──────── Reading text ────────

But Metroid wouldn't work like that, I'm sure. In bits it could, easily, but it would be TOO easy to keep it all third person. But it's got to be done perfectly, or not at all.

Just keep Strafex away from them, that's all. ;0)
Sun 13/01/02 at 14:10
Regular
"not dead"
Posts: 11,145
Right, Georgia's having an after dinner nap, and Malibu is watching Toy Story 2, so back to the post. ;-)

Starting with sound, it can make a real impact on the way you feel when playing a game.

I finally got away from those damn zombies in Conker over the weekend, and into the war section. With both the Tediz and the zombies the music changes into something much more frantic in the seconds before you are attacked. As such you have a little time to draw your weapon, but the sudden burst of music also gets the heart rate pounding.

I'm hoping that the games make use of surround sound, as when watching movies it really adds to the atmosphere. With games the effects could be shocking, like 'don't play if you have a heart condition' scary.

Now onto perspective. And indeed, back to Conker. Third person, though I felt that the shooting worked remarkably well. You could aim and move, so you could creep around the corner, already aiming at a zombie head height, rather than walking, having to stop to aim, then shooting, you can do it all in a fluid movement. This was with using the 'c' buttons, using a second control stick to do this would lead to better movement still.

Onto one of the Gamecube's launch titles, 'Luigi's Mansion'. It takes a third person perspective, but the main aim of the game is to trap ghosts, by catching them in a light beam, then zapping them with a vacuum cleaner, which, basically, is shooting. Again, the key to it is having two control sticks.

So shooting in third persom can indeed work.

But jumping in first person doesn't.

Though jumping in third person, in 3D worlds is a pain too. How often to you think that you're above a platform, only to fall either behind or in front of it, because of no vision of depth?

So what is the game pitching at? A third person adventure, it has been dubbed. Super Metroid invloved a great deal of exploration. You couldn't access certain sections until you got certain items. Could exploration and shock tactics be more what this game is about than jumping on platforms?

Of course, the solution to all naff jumping problems in first person games would be an 'auto-jump' like Link does in the N64 Zelda games. Has that ever been used in 1st person before? If not, why not?
Sun 13/01/02 at 12:46
Regular
"Peace Respect Punk"
Posts: 8,069
yeah, I had Zsnes before, maybe I'll try Super Metroid.

Anyway, if you want the 'old skool' Metroid there is a side scroller Metroid coming to GBA, maybe it'll connect up to the GC version. But who is making the GBA one, Retro or Ninty? I think it would be better if Ninty did, because they are more experienced in the 2D Metroid world, Retro probably only got the Metroid GC because it is 3D, and Ninty have no experience (that I can think if anyway) in making a 3D shooter platformy game like Metroid. They've done Lylatwars, but that is a space shooter, and I can't think of any other shooty titles Ninty have done in 3D...

──────── Data shown ────────

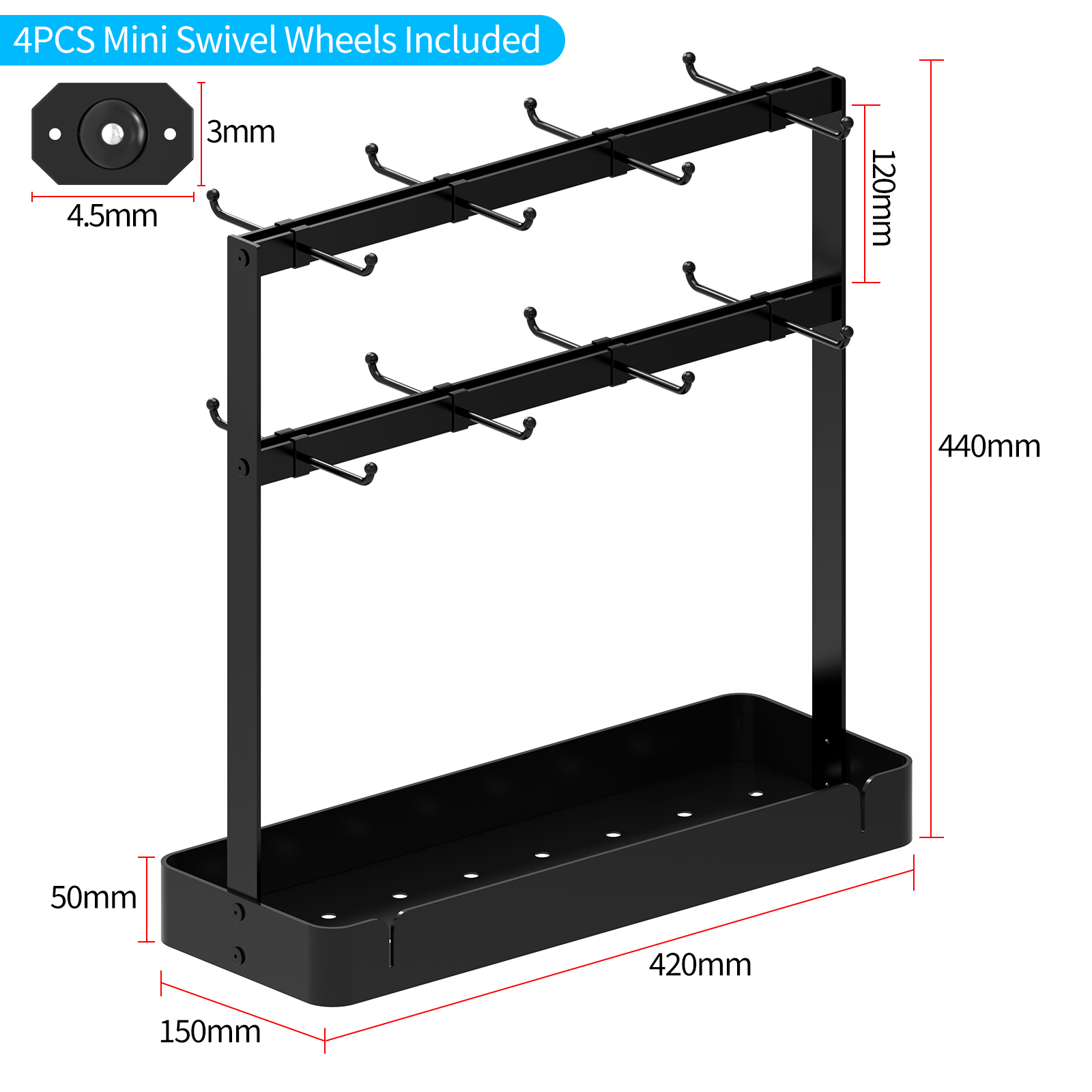 Wholesale Mug Organizer Coffee Cup Holder Aluminum Cup Holder Mug Display Rack Multifunctional Storage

────────

Problem A:
Repeat the stretch of the Metroid forum thread from "Starting with sound, it" through "heart rate pounding.".
Problem B:
According to the Metroid forum thread, what does the player zap ghosts with in 'Luigi's Mansion'?
Nothing in the listing is needed here.

Problem solution A:
Starting with sound, it can make a real impact on the way you feel when playing a game.

I finally got away from those damn zombies in Conker over the weekend, and into the war section. With both the Tediz and the zombies the music changes into something much more frantic in the seconds before you are attacked. As such you have a little time to draw your weapon, but the sudden burst of music also gets the heart rate pounding.

Problem solution B:
A vacuum cleaner.